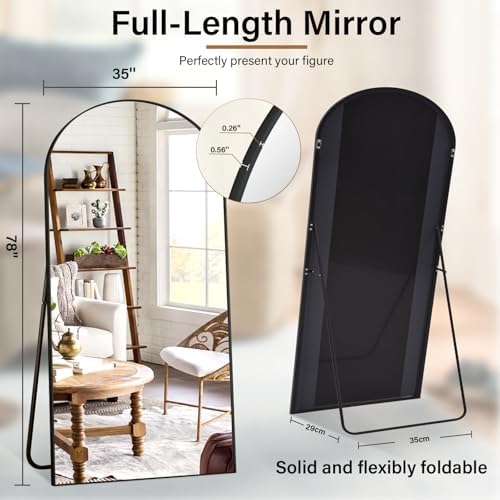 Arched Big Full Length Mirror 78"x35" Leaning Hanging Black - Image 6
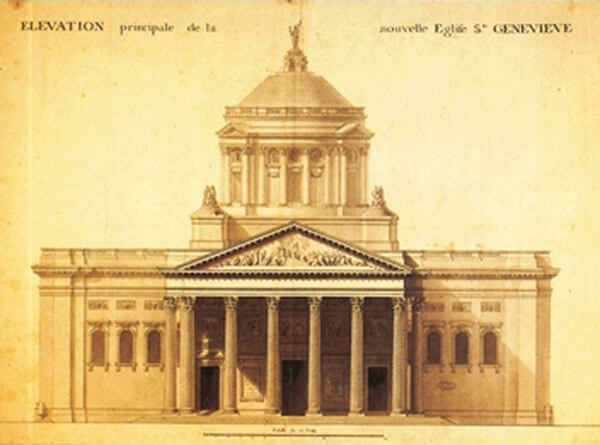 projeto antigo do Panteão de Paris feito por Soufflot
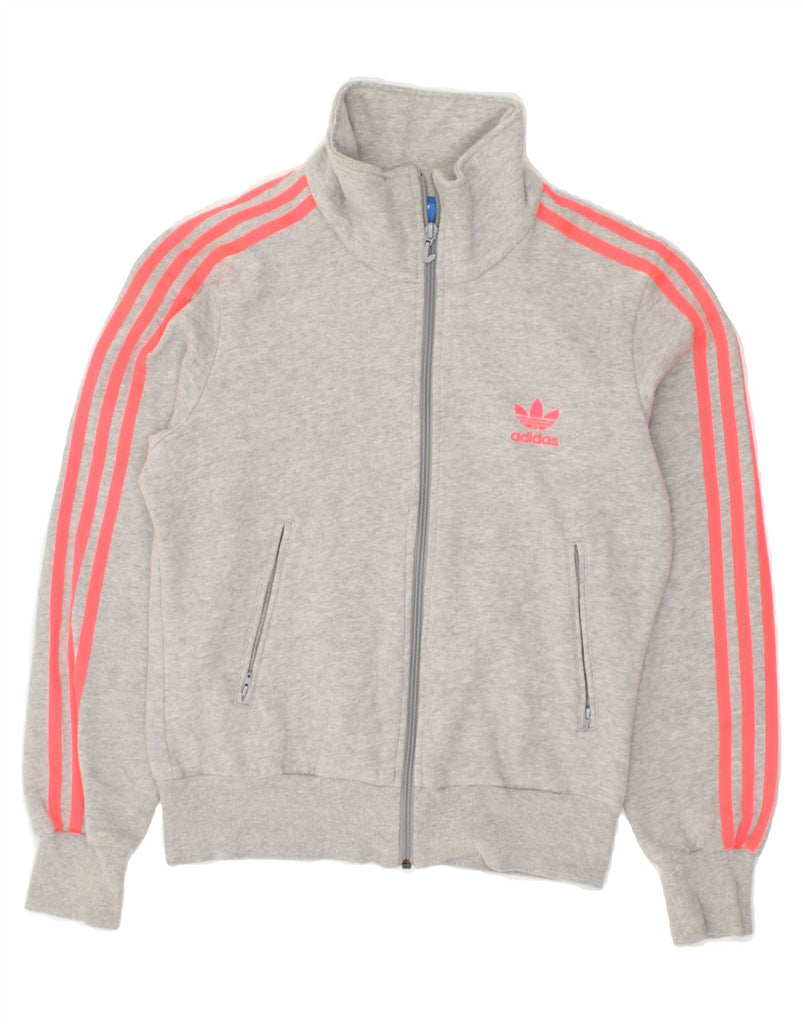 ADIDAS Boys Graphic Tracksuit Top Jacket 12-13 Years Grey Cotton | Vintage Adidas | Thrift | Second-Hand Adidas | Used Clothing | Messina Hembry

★ ★ ★ ★ ★ ★ ★

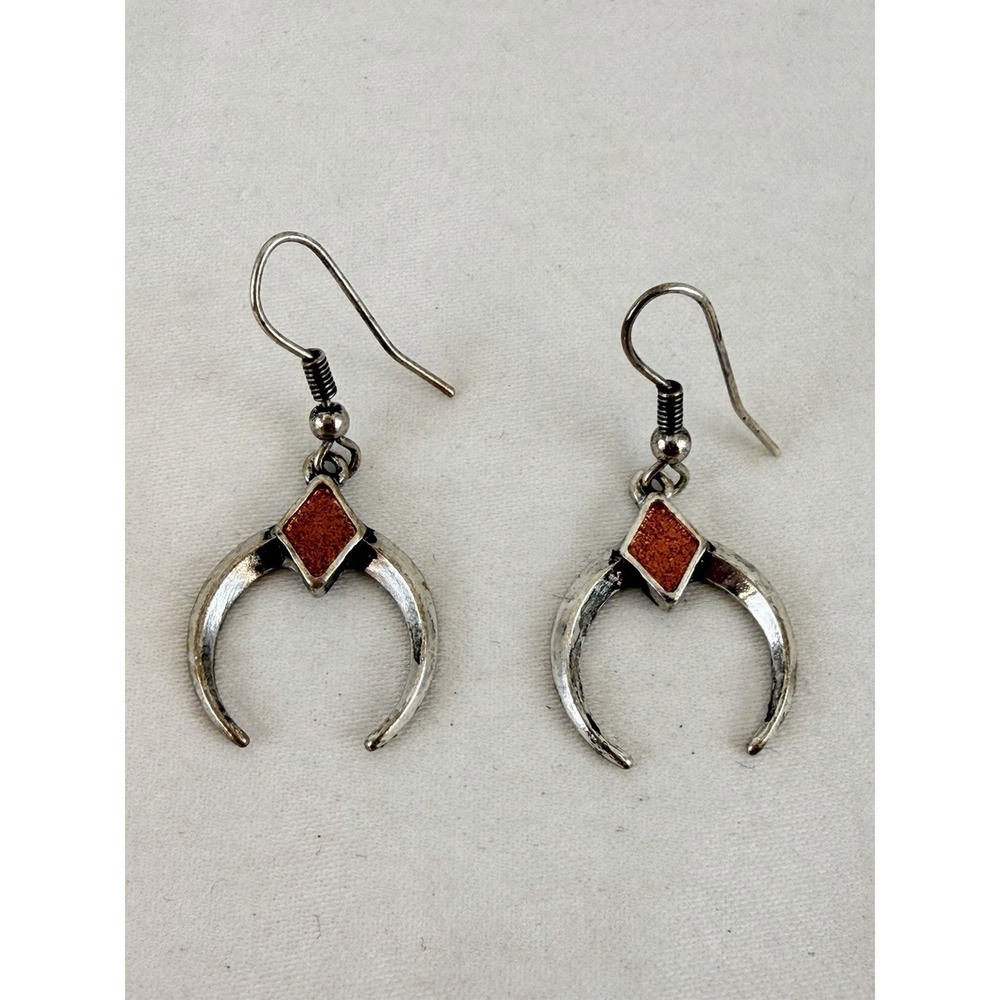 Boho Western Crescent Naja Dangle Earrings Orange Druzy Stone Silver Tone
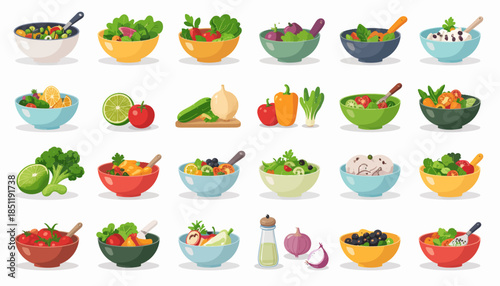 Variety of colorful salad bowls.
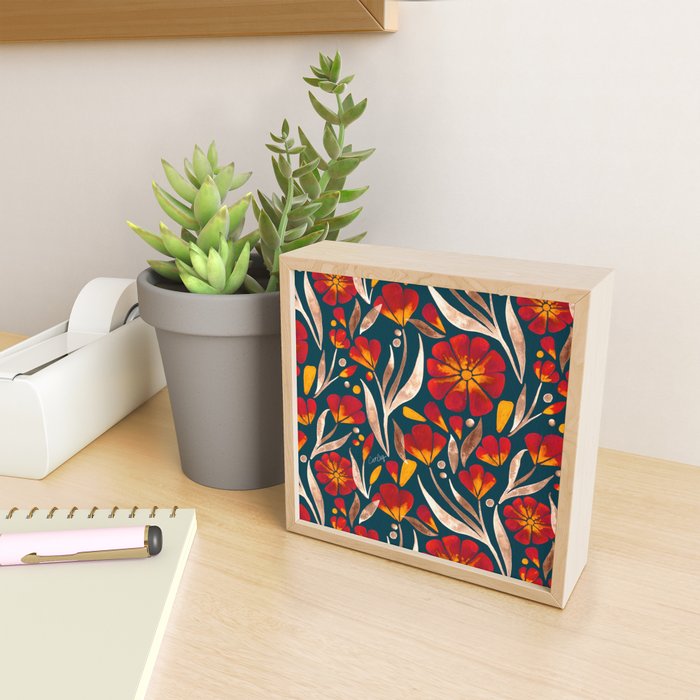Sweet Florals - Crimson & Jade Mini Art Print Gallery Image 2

★ ★ ★ ★ ★ ★ ★

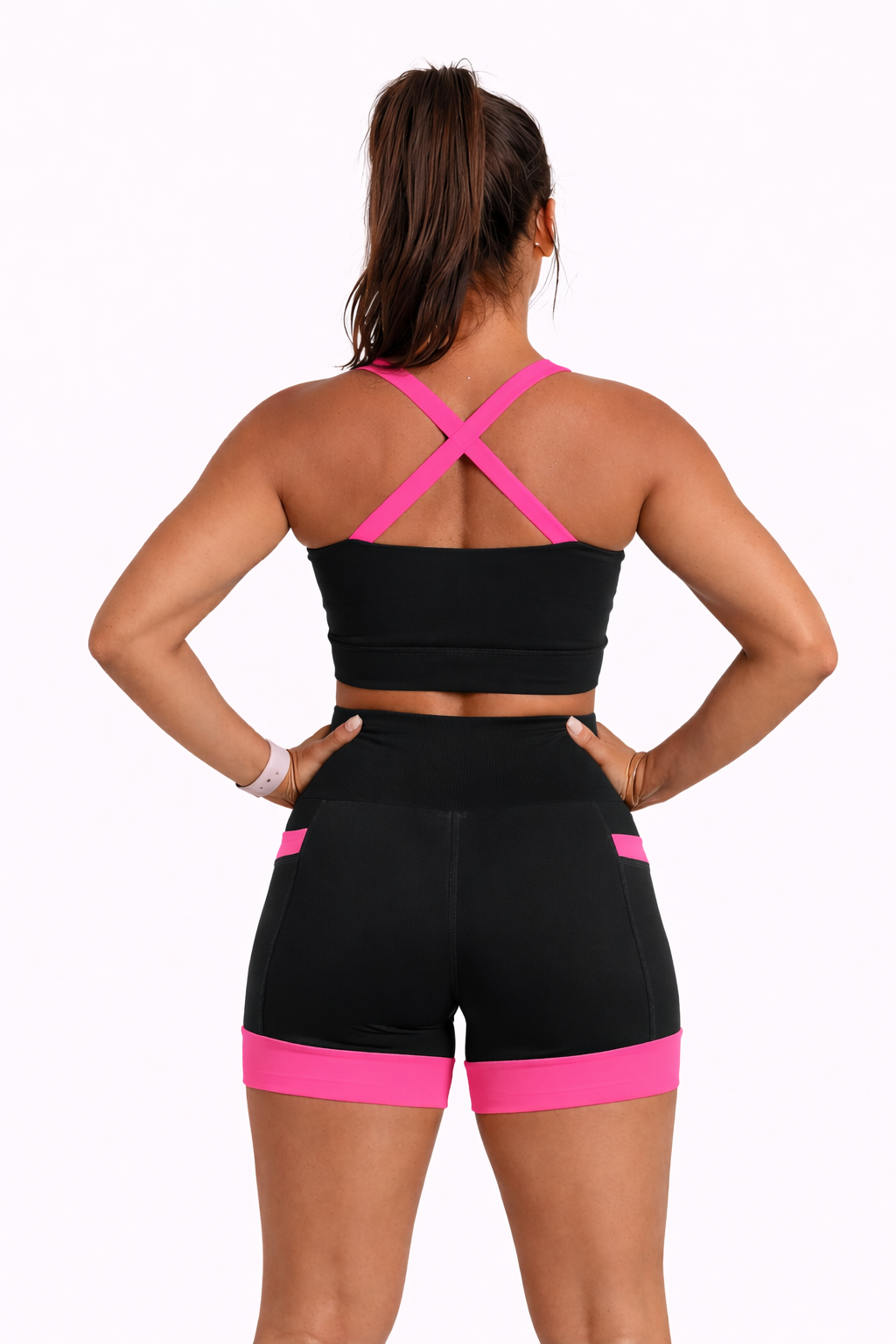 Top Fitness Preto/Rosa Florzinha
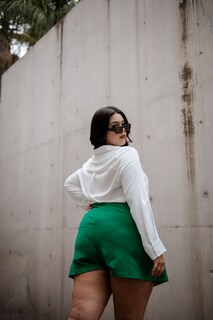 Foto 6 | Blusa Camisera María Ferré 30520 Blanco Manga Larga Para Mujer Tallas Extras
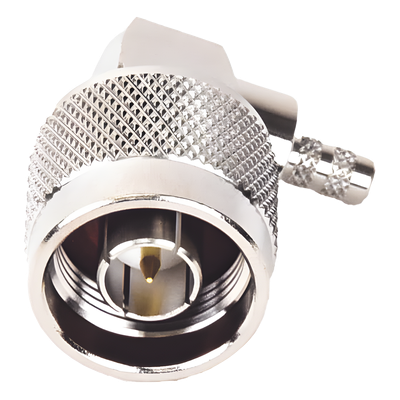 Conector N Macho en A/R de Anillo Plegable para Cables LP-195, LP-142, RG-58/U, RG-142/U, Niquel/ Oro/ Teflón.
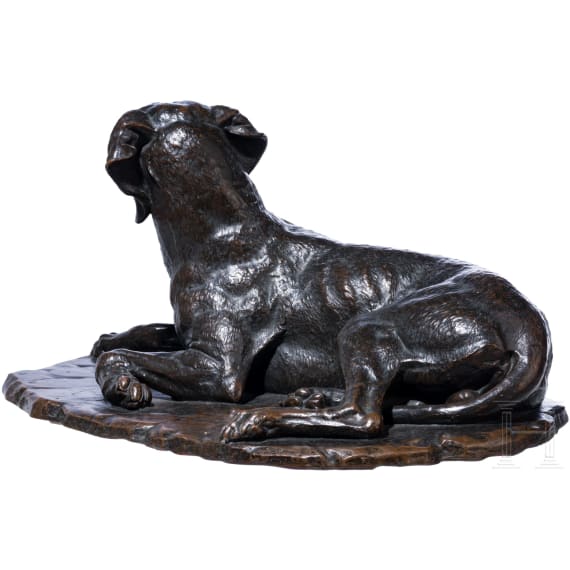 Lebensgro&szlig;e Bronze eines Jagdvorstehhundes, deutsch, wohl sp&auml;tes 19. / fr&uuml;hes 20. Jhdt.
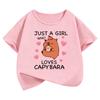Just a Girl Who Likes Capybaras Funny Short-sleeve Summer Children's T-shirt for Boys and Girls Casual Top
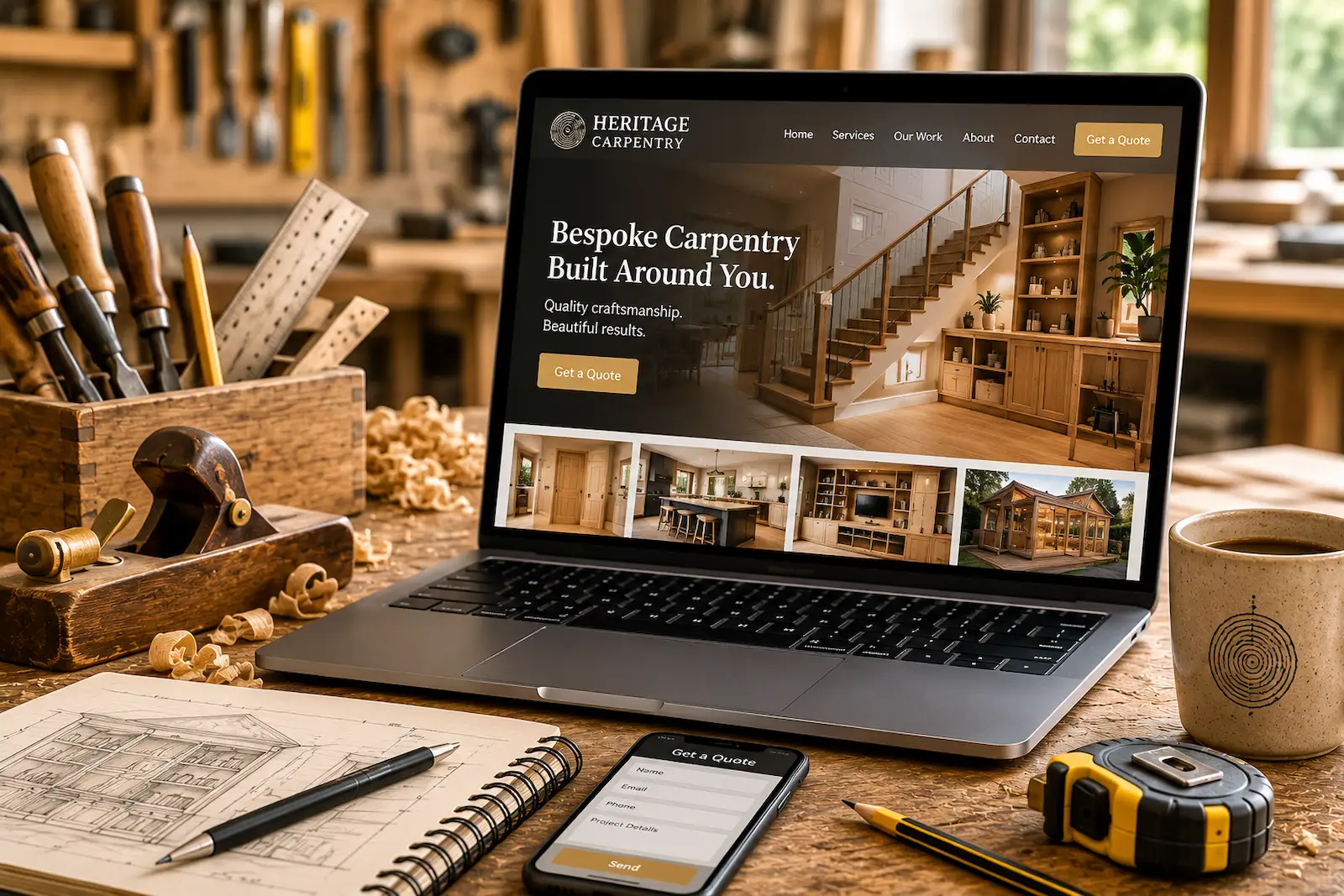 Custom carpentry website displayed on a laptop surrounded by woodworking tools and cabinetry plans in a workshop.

★ ★ ★ ★ ★ ★ ★

* _DIRECTIONS_: Above, find the line holding "Arched Big Full" and the line holding "ADIDAS Boys Graphic". Print exactly those two lines and every line between them, but no pictures.

* _RESULT_:
 Arched Big Full Length Mirror 78"x35" Leaning Hanging Black - Image 6
 projeto antigo do Panteão de Paris feito por Soufflot
 ADIDAS Boys Graphic Tracksuit Top Jacket 12-13 Years Grey Cotton | Vintage Adidas | Thrift | Second-Hand Adidas | Used Clothing | Messina Hembry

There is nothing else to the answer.